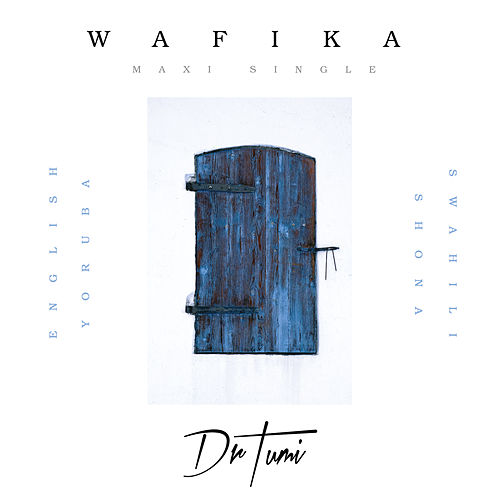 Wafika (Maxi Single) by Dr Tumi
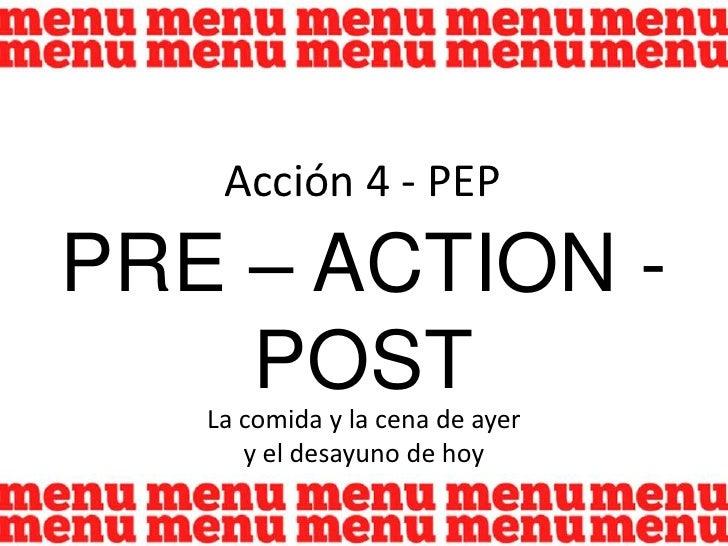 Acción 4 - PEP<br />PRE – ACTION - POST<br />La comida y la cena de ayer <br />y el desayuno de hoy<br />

::::

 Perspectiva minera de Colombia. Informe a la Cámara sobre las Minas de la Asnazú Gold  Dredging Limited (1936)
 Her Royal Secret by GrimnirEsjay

::::

Among the entries above, take the lines from the one with "Wafika (Maxi Single) by Dr Tumi" through the one with "Acción 4 - PEP<br" and retype them exactly, leaving out the pictures.

 Wafika (Maxi Single) by Dr Tumi
 Acción 4 - PEP<br />PRE – ACTION - POST<br />La comida y la cena de ayer <br />y el desayuno de hoy<br />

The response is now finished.